# [TEXT EXTRACT]
-- -- --

Tokenizing the names in the data and extracting any prefix.

In [14]:
def preprocess(df):
  df = df.copy()

  def normalize_name(x):
    return " ".join([v.strip(",()[].\"'") for v in x.split(" ")])

  def ticket_number(x):
    return x.split(" ")[-1]

  def ticket_item(x):
    items = x.split(" ")
    if len(items) == 1:
      return "NONE"
    return "_".join(items[0:-1])

  df["Name"] = df["Name"].apply(normalize_name)
  df["Ticket_number"] = df["Ticket"].apply(ticket_number)
  df["Ticket_item"] = df["Ticket"].apply(ticket_item)
  return df

preprocessed_train_df = preprocess(tfdf_train_data)
preprocessed_test_df = preprocess(tfdf_test_data)

preprocessed_train_df.head(5)

Unnamed: 0,PassengerId,Survived,Pclass,Name,Sex,Age,SibSp,Parch,Ticket,Fare,Cabin,Embarked,Ticket_number,Ticket_item
0,1,0,3,Braund Mr Owen Harris,male,22.0,1,0,A/5 21171,7.25,,S,21171,A/5
1,2,1,1,Cumings Mrs John Bradley Florence Briggs Thayer,female,38.0,1,0,PC 17599,71.2833,C85,C,17599,PC
2,3,1,3,Heikkinen Miss Laina,female,26.0,0,0,STON/O2. 3101282,7.925,,S,3101282,STON/O2.
3,4,1,1,Futrelle Mrs Jacques Heath Lily May Peel,female,35.0,1,0,113803,53.1,C123,S,113803,NONE
4,5,0,3,Allen Mr William Henry,male,35.0,0,0,373450,8.05,,S,373450,NONE


We don't want to train the model on "PassengerID" and "Ticket" features.

In [16]:
input_features = list(preprocessed_train_df.columns)
input_features.remove("Ticket")
input_features.remove("PassengerId")
input_features.remove("Survived")

## Converting dataset to TensorFlow dataset

In [20]:
def tokenize_names(features, labels = None):
  features["Name"] = tf.strings.split(features["Name"])
  return features, labels

train_ds = tfdf.keras.pd_dataframe_to_tf_dataset(preprocessed_train_df, label = "Survived").map(tokenize_names)
test_ds = tfdf.keras.pd_dataframe_to_tf_dataset(preprocessed_test_df).map(tokenize_names)

## Training the model with default params

In [22]:
model = tfdf.keras.GradientBoostedTreesModel(
    verbose = 0,
    features = [tfdf.keras.FeatureUsage(name=n) for n in input_features],
    exclude_non_specified_features = True,
    random_seed = 10,
)
model.fit(train_ds)

self_evaluation = model.make_inspector().evaluation()

-- -- --

# [RECORD SET]
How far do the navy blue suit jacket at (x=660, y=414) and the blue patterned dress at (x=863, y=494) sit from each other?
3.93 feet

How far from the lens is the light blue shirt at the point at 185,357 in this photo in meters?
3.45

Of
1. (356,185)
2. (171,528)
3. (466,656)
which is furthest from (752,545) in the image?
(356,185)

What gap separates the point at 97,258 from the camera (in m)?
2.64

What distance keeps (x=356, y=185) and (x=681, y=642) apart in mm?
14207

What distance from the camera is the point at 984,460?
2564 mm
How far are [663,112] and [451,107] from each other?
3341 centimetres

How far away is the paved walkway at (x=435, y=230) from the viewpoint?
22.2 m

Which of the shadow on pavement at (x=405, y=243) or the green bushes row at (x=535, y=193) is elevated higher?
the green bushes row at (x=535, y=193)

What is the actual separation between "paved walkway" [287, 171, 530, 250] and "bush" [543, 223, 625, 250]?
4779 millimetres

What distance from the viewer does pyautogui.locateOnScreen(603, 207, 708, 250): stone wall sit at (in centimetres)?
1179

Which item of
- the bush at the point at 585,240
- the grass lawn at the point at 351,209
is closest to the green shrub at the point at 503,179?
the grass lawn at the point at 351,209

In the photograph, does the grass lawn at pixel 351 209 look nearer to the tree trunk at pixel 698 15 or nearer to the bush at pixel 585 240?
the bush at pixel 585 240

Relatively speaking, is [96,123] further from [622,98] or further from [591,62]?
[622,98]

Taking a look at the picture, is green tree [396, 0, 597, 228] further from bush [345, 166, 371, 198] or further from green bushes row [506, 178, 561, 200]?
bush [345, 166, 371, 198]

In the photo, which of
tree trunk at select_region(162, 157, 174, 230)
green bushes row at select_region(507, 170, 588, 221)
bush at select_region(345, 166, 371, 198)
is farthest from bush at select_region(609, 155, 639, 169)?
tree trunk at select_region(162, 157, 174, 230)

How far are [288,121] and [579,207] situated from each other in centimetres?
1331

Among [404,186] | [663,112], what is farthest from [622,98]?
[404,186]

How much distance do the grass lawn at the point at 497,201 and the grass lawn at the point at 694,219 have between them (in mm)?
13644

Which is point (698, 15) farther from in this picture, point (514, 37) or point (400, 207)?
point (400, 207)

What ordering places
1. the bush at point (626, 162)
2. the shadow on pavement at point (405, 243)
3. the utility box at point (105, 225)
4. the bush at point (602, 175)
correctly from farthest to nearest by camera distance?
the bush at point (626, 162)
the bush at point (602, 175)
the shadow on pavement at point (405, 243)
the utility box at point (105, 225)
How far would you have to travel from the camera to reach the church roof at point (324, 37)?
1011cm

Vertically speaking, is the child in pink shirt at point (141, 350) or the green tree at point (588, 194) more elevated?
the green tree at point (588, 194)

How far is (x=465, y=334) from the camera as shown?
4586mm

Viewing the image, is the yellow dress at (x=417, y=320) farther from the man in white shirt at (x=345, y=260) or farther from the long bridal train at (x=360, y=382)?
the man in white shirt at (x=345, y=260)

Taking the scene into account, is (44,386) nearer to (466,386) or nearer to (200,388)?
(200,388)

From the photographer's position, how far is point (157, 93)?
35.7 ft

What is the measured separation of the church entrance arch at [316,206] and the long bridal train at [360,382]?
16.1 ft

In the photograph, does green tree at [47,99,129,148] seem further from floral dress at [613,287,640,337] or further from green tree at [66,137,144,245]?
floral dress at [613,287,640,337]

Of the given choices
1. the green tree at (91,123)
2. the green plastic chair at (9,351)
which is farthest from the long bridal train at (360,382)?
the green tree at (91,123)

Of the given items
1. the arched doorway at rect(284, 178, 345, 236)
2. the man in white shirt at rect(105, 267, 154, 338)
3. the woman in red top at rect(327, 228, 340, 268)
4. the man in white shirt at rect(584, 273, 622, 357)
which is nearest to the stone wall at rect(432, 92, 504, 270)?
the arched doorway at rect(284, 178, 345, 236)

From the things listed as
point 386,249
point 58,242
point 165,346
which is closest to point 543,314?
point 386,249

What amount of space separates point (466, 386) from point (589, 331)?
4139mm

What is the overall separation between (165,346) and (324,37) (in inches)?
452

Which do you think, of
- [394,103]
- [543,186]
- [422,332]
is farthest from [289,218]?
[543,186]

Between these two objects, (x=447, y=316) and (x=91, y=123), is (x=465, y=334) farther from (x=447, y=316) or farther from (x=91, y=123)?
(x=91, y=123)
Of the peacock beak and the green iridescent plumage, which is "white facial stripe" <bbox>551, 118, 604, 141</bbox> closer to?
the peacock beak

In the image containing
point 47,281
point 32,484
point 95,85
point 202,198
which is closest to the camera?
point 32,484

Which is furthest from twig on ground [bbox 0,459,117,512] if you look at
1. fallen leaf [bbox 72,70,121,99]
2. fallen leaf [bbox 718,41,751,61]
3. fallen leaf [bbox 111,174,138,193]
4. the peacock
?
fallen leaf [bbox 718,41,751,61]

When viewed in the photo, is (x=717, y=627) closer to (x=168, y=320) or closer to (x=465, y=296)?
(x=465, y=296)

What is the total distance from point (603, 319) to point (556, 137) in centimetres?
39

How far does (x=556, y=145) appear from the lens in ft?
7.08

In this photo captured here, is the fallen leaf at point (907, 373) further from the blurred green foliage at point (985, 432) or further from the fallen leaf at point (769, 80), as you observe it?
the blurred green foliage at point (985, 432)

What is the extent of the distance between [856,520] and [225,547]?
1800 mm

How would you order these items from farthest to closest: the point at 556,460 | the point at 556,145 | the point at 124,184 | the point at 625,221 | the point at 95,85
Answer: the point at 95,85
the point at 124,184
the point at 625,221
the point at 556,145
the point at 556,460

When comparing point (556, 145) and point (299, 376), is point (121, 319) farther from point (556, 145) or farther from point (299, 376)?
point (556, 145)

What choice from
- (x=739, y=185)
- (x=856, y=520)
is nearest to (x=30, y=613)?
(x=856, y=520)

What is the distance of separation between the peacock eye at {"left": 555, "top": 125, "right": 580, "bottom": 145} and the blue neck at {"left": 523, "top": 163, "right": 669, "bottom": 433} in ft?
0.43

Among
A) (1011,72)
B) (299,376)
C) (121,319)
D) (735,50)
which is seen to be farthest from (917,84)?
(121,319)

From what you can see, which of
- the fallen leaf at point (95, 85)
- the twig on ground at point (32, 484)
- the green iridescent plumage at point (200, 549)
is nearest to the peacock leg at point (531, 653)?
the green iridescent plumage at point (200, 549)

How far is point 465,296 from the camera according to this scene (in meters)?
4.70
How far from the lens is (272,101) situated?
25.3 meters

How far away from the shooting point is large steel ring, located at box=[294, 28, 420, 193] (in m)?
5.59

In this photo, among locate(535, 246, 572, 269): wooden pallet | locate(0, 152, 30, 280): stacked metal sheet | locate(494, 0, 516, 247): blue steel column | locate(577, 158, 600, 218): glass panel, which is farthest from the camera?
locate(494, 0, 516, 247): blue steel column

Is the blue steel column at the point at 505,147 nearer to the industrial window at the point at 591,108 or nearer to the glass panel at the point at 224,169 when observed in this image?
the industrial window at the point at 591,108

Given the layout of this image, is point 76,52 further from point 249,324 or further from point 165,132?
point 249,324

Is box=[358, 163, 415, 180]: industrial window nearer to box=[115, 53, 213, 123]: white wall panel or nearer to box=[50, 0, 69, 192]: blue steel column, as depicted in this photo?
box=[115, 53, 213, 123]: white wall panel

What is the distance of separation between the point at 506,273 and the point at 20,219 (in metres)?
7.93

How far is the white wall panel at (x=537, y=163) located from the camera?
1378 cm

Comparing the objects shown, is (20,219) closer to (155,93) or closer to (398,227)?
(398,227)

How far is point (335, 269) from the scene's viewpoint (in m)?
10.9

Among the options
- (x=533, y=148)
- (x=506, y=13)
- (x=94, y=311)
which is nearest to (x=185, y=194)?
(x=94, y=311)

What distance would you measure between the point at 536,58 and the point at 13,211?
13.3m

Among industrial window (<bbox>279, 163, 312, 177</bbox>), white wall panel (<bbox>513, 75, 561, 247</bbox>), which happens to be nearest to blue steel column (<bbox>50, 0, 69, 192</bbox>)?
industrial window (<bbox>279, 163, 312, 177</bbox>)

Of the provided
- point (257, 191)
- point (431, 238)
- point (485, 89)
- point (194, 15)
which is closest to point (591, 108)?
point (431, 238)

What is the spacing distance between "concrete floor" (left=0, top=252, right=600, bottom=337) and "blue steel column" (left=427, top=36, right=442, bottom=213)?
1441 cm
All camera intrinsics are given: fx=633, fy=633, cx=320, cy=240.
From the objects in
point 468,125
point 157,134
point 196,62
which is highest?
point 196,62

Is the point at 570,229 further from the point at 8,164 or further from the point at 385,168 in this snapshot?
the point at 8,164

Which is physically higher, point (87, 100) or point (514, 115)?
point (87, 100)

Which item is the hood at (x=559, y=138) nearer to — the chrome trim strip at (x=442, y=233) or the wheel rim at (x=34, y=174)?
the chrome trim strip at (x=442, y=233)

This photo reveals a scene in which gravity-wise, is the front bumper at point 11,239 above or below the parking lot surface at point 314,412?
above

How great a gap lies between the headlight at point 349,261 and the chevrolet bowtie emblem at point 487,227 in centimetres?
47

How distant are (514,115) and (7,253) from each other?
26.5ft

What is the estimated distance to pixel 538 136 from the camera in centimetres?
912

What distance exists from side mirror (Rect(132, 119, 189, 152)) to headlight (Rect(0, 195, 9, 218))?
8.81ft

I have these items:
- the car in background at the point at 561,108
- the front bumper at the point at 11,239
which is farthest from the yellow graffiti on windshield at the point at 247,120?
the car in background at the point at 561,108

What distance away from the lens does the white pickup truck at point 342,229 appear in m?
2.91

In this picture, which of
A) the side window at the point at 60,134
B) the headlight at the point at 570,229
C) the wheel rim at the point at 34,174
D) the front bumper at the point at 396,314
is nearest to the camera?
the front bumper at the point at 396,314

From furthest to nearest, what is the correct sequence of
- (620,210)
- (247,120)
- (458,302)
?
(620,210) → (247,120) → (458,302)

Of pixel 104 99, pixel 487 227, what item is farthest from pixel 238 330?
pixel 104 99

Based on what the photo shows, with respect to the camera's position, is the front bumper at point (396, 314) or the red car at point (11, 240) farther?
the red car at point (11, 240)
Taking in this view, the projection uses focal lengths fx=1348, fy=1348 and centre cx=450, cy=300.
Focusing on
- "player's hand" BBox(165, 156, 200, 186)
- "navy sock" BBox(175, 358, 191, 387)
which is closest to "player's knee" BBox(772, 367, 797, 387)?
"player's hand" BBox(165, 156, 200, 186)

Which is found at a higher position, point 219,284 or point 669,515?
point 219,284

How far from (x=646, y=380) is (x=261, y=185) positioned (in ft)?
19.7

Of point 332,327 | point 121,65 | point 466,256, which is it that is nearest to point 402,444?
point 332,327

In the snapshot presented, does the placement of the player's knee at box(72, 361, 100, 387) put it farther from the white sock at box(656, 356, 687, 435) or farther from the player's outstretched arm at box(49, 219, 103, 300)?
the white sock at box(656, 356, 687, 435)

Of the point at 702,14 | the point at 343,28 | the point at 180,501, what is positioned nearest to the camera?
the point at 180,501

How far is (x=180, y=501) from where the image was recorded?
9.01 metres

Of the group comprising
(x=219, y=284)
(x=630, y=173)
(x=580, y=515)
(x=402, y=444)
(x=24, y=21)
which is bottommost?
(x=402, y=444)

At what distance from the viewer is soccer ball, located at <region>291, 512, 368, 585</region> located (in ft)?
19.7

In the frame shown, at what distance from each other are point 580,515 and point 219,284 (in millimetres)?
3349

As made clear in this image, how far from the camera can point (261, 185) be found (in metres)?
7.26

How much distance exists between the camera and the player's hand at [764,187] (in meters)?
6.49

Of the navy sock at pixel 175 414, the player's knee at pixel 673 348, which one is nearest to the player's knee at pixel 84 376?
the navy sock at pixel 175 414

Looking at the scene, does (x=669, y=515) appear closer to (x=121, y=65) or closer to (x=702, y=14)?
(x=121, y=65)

-- -- --

# [REQUIRED WORK]
1 - In the passenger-data notebook, what random seed is passed to the gradient boosted trees model?
2 - Continue the passenger-data notebook from its final line of code.

# [IN RESPONSE]
1 - 10

2 -
self_evaluation.loss

0.7801646590232849

## Training model with improved default params

In [24]:
model2 = tfdf.keras.GradientBoostedTreesModel(
    verbose = 0,
    features=[tfdf.keras.FeatureUsage(name = n) for n in input_features],
    exclude_non_specified_features = True,
    min_examples = 1,
    categorical_algorithm = "RANDOM",
    shrinkage = 0.05,
    split_axis = "SPARSE_OBLIQUE",
    sparse_oblique_normalization = "MIN_MAX",
    sparse_oblique_num_projections_exponent=2.0,
    num_trees = 2000,
    random_seed = 10,
)

model2.fit(train_ds)

self_evaluation2 = model2.make_inspector().evaluation()
self_evaluation2.loss

0.8411012291908264

In [25]:
model2.summary()

Model: "gradient_boosted_trees_model_3"
_________________________________________________________________
 Layer (type)                Output Shape              Param #   
Total params: 1 (1.00 Byte)
Trainable params: 0 (0.00 Byte)
Non-trainable params: 1 (1.00 Byte)
_________________________________________________________________
Type: "GRADIENT_BOOSTED_TREES"
Task: CLASSIFICATION
Label: "__LABEL"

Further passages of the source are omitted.